Сильные женщины. Их боялись мужчины
Шрифт:
— К сожалению, я замечаю, что все меньше людей помнят о нем. Как-то по телевидению я видела уличные опросы молодых людей о Высоцком, и показатель не радует: большинство попавших в кадр не слышало и не знает о нем или слышало когда-то, но забыло. В связи с юбилеем его пытались как-то раскрутить заново, но с тех пор он снова ушел в забвение.

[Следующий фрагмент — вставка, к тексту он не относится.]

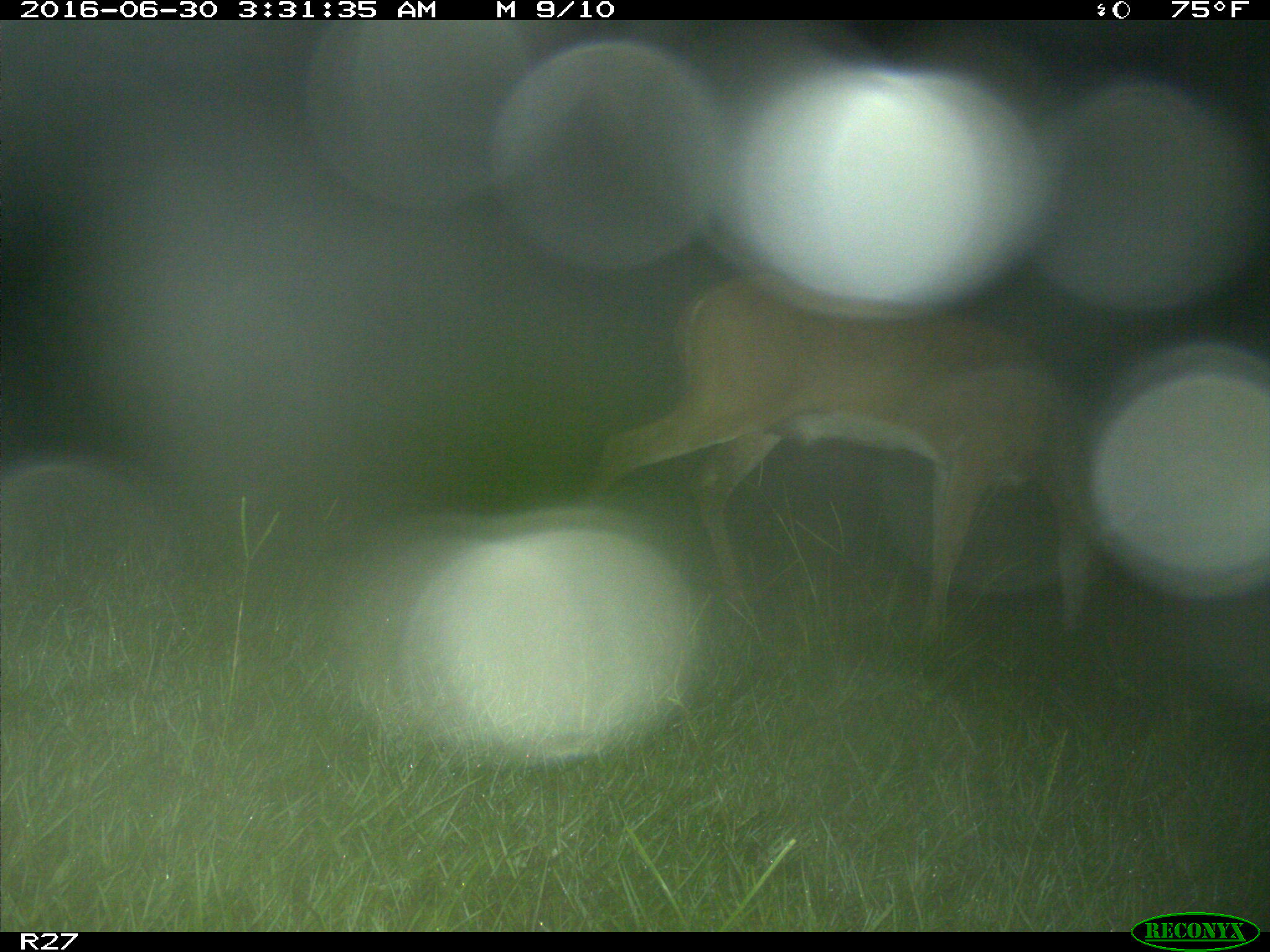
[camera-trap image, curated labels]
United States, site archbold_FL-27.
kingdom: Animalia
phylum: Chordata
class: Mammalia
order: Artiodactyla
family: Cervidae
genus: Odocoileus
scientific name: Odocoileus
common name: deer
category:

– А почему, как вы думаете?
— И у нас, и на Западе появилось слишком много имен, подверженных раскрутке, тиражированию. И эти новые звезды поддерживает молодежь. Сегодня моду на искусство, на эстраду диктует улица, тусовки. Что же касается лично меня, то, конечно, Володя часть моей жизни и останется в ней навсегда. Из моей души, из души целого поколения людей его не выкинешь. И, мне думается, что он снова вернется. Такое в истории театра, литературы уже было. Вот сейчас я читаю о современниках Пушкина, и что же, один грамотный, образованный пишет другому:
– Я слышал о том, будто бы однажды в Париже перед спектаклем он был в таком состоянии, что не мог играть Гамлета, но благодаря фантастическим приемам физиотерапии, массажа, использования чудесного воздействия на организм финской сауны его вывели из нерабочего состояния и он вышел на сцену как огурчик. И спас славу и честь советского Министерства культуры. Было такое или нет?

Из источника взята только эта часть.